I am dreading from my situation right now. Past few months have been so ungrateful to me that I didn't know what I did to deserve this. Emptiness and sadness will be shy to be with me right now as I am becoming a person with nothing but a hollow heart waiting to be part of the soil where I came from. But, I know that is not how life should be walked upon. The journey is still long enough for me to give up, I must gather all my strength and endurance to take the long walk and not the shorter path. It would be unjustifiable for me to accumulate the talent and somehow wisdom that the great Lord has bestowed upon if I will just cross the forsaken path. Many have been tested, but only few were chosen, this is the test of faith that every man must endure; He walked through it, clenched it, savored it and tasted it with such compassion and hope. I must do the same, for it is only the way for me to bear it.
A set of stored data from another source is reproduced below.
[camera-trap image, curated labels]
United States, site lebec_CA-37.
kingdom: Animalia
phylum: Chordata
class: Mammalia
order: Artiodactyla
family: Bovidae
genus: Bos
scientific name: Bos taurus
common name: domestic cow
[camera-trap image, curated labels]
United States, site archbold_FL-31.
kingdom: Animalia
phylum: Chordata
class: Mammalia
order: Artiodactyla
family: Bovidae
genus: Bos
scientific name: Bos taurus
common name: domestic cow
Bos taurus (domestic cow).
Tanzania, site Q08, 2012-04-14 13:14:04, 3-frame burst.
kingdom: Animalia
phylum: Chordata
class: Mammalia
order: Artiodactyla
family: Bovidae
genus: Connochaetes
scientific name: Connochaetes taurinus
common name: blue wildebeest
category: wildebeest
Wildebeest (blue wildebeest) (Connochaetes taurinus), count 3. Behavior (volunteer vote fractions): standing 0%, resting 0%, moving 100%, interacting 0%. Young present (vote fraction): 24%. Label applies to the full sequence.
I believe, this is not the end of misfortunes, many is yet to come, I might collapse and stumble and worst, I may faint, for I am only a frivolous being with such a fickle heart. But hope should not escape me, for it is the tiny light that is helping me crawl with tiny little steps to seize the day that I shall come forward and be back to the light. For the meantime, I shall be prepared. I may be accustomed to the darkness today, but that shall not make me afraid, for as long as I know the feeling of beauty as I have seen it before, darkness will never be forever. As long as I am seeing such tiny light, I must not wave the white flag of defeat, I must know the value of sacrifice He endured, just to save His children out of this misery.

However, I am seeking You right now to let me see the tiny light, it is now a very small spot to me, that I don't even recognize. Give me an assurance that such will not wane, that such will never be out of my sight. Please be at my side and let Your light shine upon me and to my roots that has somehow frustrated me.